▸ **TEXT**
start
The retracted Aseemanand confession, rejected by other courts, was pivotal: "a confession that no other court was willing to accept could not be used to frame the four men." The appellants argued the NIA failed to produce direct evidence, rendering charges unsustainable.

Legal Analysis: Standards for Framing Charges and NIA Appeals

Under Indian criminal jurisprudence, charge-framing requires only a prima facie case —not full proof—but the High Court found even this absent. Section 21 of the NIA Act facilitates statutory appeals, distinguishing them for condonation of delays, as applied here. This reinforces that UAPA's rigor demands unassailable evidence, not circumstantial reliance on tainted confessions (governed by Sections 24-30, Evidence Act, 1872 ).

The ruling interrogates multi-agency probes: ATS/CBI vs. NIA theories collided without convictions, highlighting coordination gaps under the NIA Act. Bail precedents ( 2019 order) emphasize speedy trials in terror cases, invoking Hussainara Khatoon principles.

Broader Implications: Justice Denied or Systemic Failure?

With no accused facing trial—the ATS appeal lingers unresolved—the verdict leaves victims' families without closure, echoing concerns in the 2008 Malegaon acquittals. It dents NIA's credibility in Hindutva-linked probes, potentially emboldening defence strategies challenging confession-centric cases. For practitioners, it signals vigilant scrutiny of charge-framing in UAPA matters, leveraging statutory appeals.

Legal experts foresee ripple effects: heightened judicial wariness of retracted statements post- Nandini Satpathy v. P.L. Dani ; calls for unified probe protocols; and policy debates on terror investigation timelines. Victims' kin express dismay, demanding fresh probes amid unanswered culpability.

Comparatively, the saga parallels other stalled blasts (e.g., 2007 Samjhauta Express), underscoring a pattern where political shifts influence narratives but evidence falters in court.

Conclusion: Unresolved Shadows Over Malegaon

The Bombay High Court 's discharge order closes a tortuous chapter but casts long shadows on India's terror justice delivery. Nineteen years on, Malegaon's wounds fester without accountability, urging reforms in evidence handling, agency accountability, and expeditious trials. For legal professionals, it is a stark reminder: in the shadow of UAPA, justice must rest on steel-clad proof, not spectral confessions.
end
▸ **LISTING**
start
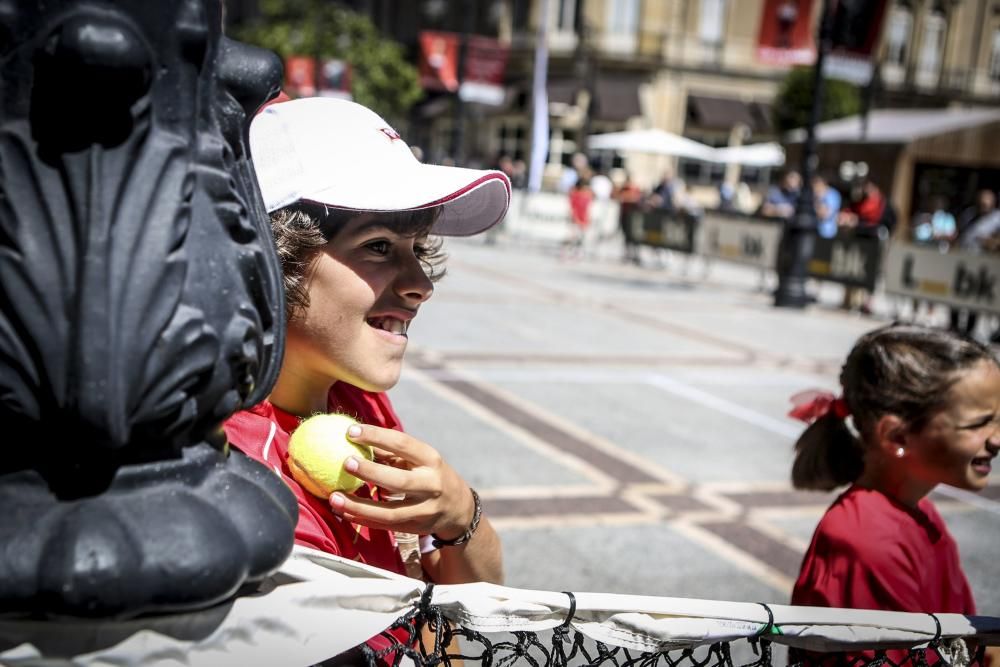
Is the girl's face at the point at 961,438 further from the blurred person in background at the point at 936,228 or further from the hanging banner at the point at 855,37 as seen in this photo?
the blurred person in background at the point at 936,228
end
start
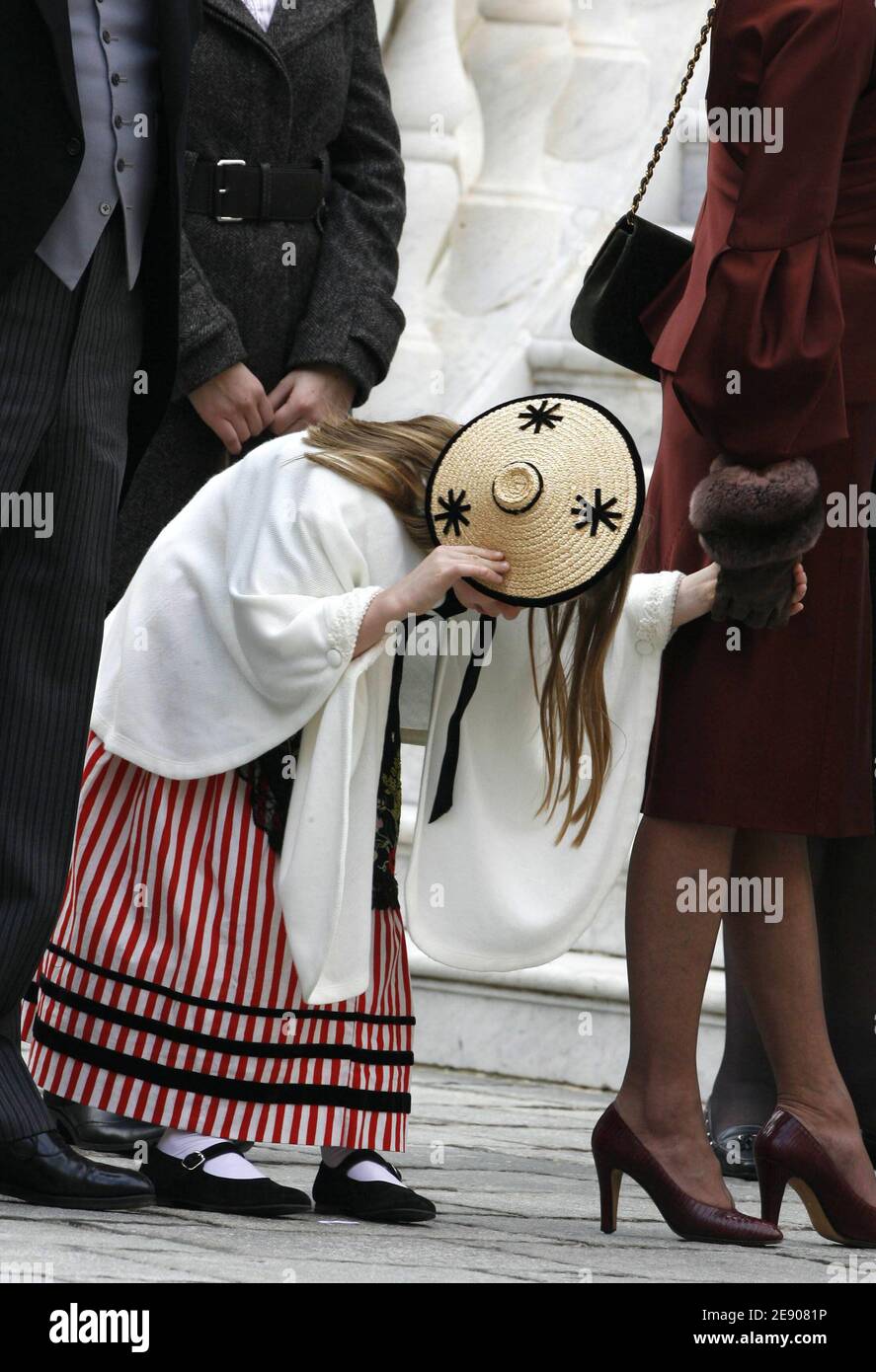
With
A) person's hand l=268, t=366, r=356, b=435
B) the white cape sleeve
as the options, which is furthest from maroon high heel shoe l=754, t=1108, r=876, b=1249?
end
▸ **PROBLEM TO WORK ON**
In the Malegaon ruling analysis, what does framing a charge require under Indian criminal jurisprudence?

▸ **TASK ANSWER**
Only a prima facie case, not full proof.